The standard diagnostic method involves crushing a sample of bees in water and examining the liquid under a microscope at 400x magnification. Nosema spores appear as bright, rice-shaped objects. A hemocytometer (a gridded counting slide) is used to estimate the number of spores per bee. Many beekeeping experts and extension services consider a count of 1 million or more spores per bee to be the threshold requiring management action. Counts below that level indicate the colony is carrying the parasite but may manage it on its own.

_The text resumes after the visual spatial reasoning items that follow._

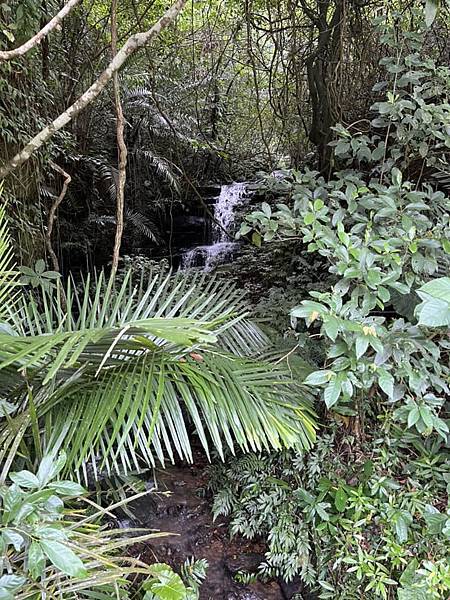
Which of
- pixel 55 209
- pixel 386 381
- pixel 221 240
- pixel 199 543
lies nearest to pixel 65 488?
pixel 386 381

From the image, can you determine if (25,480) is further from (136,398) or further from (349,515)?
(349,515)

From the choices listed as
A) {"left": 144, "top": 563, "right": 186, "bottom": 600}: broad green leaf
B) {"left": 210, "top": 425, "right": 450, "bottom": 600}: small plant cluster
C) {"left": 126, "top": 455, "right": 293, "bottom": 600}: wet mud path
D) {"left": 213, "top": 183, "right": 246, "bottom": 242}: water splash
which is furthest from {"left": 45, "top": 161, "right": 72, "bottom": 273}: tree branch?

Distinguishing between the two species requires more advanced techniques like PCR testing, since the spores look similar under a standard microscope.
Treatment and Management
Fumagillin, an antibiotic derived from a fungus, has been the primary chemical treatment for Nosema for decades. It inhibits both species, and systematic reviews of field trials show no evidence that resistance has developed. The traditional approach uses a spring dose of around 100 mg of fumagillin base per colony (mixed into sugar syrup) or a fall dose of 200 mg. However, research suggests these standard doses provide benefits but may be too low to fully control the disease on their own. Studies testing higher fall doses in the range of 400 to 600 mg per colony showed significantly better Nosema control the following spring compared to the standard 200 mg dose.
Fumagillin is banned in many countries, including throughout the European Union, due to concerns about residues in honey. This has driven interest in plant-based alternatives. Extracts from sugar apple, basil, guava, and java plum at 2% concentration have shown the ability to inhibit Nosema spore development in colony trials. After 90 days of treatment, spore levels in colonies treated with these plant extracts were comparable to those treated with fumagillin. While promising, these alternatives are still in the research phase.
Beyond chemical treatment, management practices play a major role. Replacing old, dark brood combs removes a reservoir of spores that accumulate in wax and fecal deposits over years. Ensuring colonies have adequate nutrition, especially protein from pollen or supplements, helps bees mount a stronger immune response. Good ventilation reduces moisture buildup that can worsen dysentery during winter confinement. Requeening with hygienic stock and keeping colonies strong heading into fall are among the most practical defenses a beekeeper has against Nosema becoming a colony-level problem.